Qian’s hometown, Suzhou in the Southern China, uses many traditional Chinese New Year customs from the region.
“On the eve of Chinese New Year, our whole big family has dinner together, then my grandparents prepare a bowl of food for the ‘Kitchen God’, which we bring home and put on the stove,” said Qian.
She explained that the bowl contains food such as pig ears and rice cakes wrapped in red paper. This practice is a tradition left over from older days when there wasn’t enough food for families, who hoped for more food in the coming year.
When midnight passes, people go to a local temple to burn the new year’s first essence, and ring the bell, praying for health and the safety of their families.

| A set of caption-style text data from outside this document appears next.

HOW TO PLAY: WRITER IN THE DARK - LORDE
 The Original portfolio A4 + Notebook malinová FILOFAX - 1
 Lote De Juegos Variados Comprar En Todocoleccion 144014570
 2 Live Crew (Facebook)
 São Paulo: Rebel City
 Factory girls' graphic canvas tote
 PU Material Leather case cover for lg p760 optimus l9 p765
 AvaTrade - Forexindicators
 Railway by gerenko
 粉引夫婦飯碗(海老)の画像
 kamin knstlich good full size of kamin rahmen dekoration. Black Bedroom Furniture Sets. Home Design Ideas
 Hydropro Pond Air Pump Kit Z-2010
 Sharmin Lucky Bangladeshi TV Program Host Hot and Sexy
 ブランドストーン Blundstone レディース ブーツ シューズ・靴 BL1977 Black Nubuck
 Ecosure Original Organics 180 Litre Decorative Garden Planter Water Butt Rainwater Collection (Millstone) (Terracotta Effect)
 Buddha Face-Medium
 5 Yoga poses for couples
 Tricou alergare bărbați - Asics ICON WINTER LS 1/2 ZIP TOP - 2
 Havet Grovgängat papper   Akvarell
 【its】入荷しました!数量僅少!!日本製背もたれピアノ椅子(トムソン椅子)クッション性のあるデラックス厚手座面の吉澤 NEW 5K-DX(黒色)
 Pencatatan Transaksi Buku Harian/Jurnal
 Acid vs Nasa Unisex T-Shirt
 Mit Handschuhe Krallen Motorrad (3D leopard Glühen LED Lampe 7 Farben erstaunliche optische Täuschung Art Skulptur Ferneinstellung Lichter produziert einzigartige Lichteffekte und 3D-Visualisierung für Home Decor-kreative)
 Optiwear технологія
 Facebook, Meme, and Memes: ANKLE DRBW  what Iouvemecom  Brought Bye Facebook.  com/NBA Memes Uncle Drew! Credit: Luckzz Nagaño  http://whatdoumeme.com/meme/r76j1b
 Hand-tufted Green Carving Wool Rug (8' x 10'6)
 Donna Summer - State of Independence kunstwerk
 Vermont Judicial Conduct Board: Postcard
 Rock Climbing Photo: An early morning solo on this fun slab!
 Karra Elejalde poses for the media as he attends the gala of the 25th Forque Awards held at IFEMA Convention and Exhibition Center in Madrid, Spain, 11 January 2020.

And every Chinese New Year morning, parents make rice dumplings with a lot of sugar in the soup, and kids would say “very sweet” while eating it, hoping the coming year would be sweet and beautiful.
On Jan. 8 in the lunar year, households ignite firecrackers to welcome the “fortune god” to their home, according to Qian.
“After I moved to UBC in 2012, I sometimes spent the Chinese New Year in class, and even forgot about it,” she said.
“The festival is only a distant shape if you are not celebrating it with the people you want to be with... now I always try to call and greet my family on Chinese New Year.”
Chinese New Year customs fading away
Unlike Qian, Ma grew up in Zhengzhou, a metropolis in northern China, and said many Chinese New Year traditions have faded away with the rapid development of the area over the past few years.
“I like traditional (Chinese New Year) customs, such as attending the temple fair, playing with lanterns and watching the dragon and lion dance,” Ma told the Richmond News.
“But now many of the customs have been abandoned, especially in cities. Fireworks are forbidden (because they are a fire hazard), families stay at home and watch the Chinese New Year gala on TV, while some adults play Mahjong. ”
When Ma left her hometown five years ago and moved to Canada to attend the University of British Columbia, she surprisingly found many customs lost at home are still alive in Vancouver.
“I’ve been to the Chinese New Year parade in Chinatown, and have seen the dragon dance. I walked a long way to take photographs and felt very happy. I could feel a very strong feeling of traditional Chinese culture,” said Ma.
“And the architecture in Chinatown is protected so well, whereas in my hometown, they’ve been torn down to build high rises. Some later built a replica of ‘old streets’ to attract tourists, but it’s not the same.”
But Ma does miss the tradition of making dumplings with her families during Chinese New Year. She has brought this tradition to her new home in Richmond.
“I like to invite friends to come over and make dumplings together. Dumplings need more of a team effort and it makes me feel like I’m going back home.”